The most extraordinary example of this sort of political targeting came on Monday. The same day Netanyahu was making the case for the ICC and Obama in the cabinet, word came that Palestinian immigrants in Chile have filed a war crimes claim against three High Court justices. Former Palestinians from Beit Jala, south of Jerusalem, filed war crimes charges against retired Supreme Court president Asher Grunis and sitting justices Uzi Vogelman and Neal Hendel, all being accused of committing war crimes for their decision last year regarding the route of the security barrier around Jerusalem.

There is no governing institution in Israel more sensitive to war crimes accusations than the Supreme Court. To avoid just such charges, justices routinely second-guess military commanders and the government and deny them the right to use their best professional judgment to defend the country.
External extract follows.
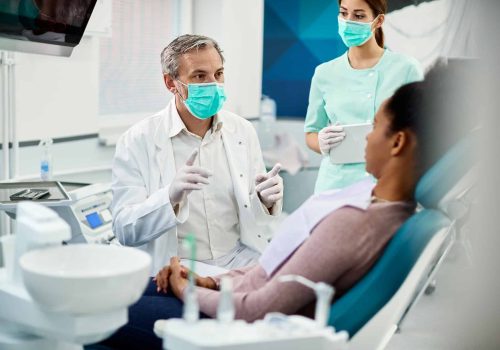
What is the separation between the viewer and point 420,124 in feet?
6.05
In the decision for which they are accused of war crimes, the three justices gave qualified approval to the IDF to complete the security barrier around Jerusalem on land owned by the petitioners in Beit Jala. In their ruling, the justices actually sided with the petitioners’ claim that the proposed routes harmed their rights and insisted that the IDF prove that it had no means of defending the capital without building the barrier along the proposed routes.

And for their efforts, the justices are now being accused of war crimes.

The same flawed premise at the heart of Netanyahu’s claim that approving the bill will cause Israel to be prosecuted for war crimes stands at the heart of his claim that passing the law will increase the possibility that Obama will allow an anti-Israel resolution to pass in the UN Security Council.

The problem with this argument is that it ignores the basic fact that Obama’s desire to stick it to Israel at the UN Security Council has been a consistent feature of his presidency for eight years. Obama has wielded this threat against Israel without regard for its actual policies. He has threatened us when the government froze Jewish building rights. He has threatened us when the government respected Jewish building rights. If Obama decides to enable an anti-Israel resolution to pass through the UN Security Council during his remaining seven weeks in office, he will do so regardless of whether the Knesset passes or scuppers the settlement regulation bill.

The only thing likely to prevent Obama from harming Israel at the Security Council at this point is a clear message to the UN from the incoming Trump administration.

For instance, if President-elect Donald Trump announces directly or through an intermediary that Security Council action against Israel over the next seven weeks will induce the Trump administration to withhold US funding from the UN, UN officials will likely stuff draft resolutions to this effect into a drawer.

Netanyahu’s actions do more to harm his future relations with Trump than advance his current relations with Obama. If Netanyahu blocks passage of the settlement regulation bill, he is likely to enter the Trump era as the head of a government on the verge of collapse. Rather than be in a position to reshape and rebuild Israel’s alliance with the US after eight years of Obama’s hostility, Netanyahu may limp to his first meeting with the new president, the head of dysfunctional government beyond his control, and at the mercy of a legal fraternity and an international judicial lynch mob that he will have just empowered.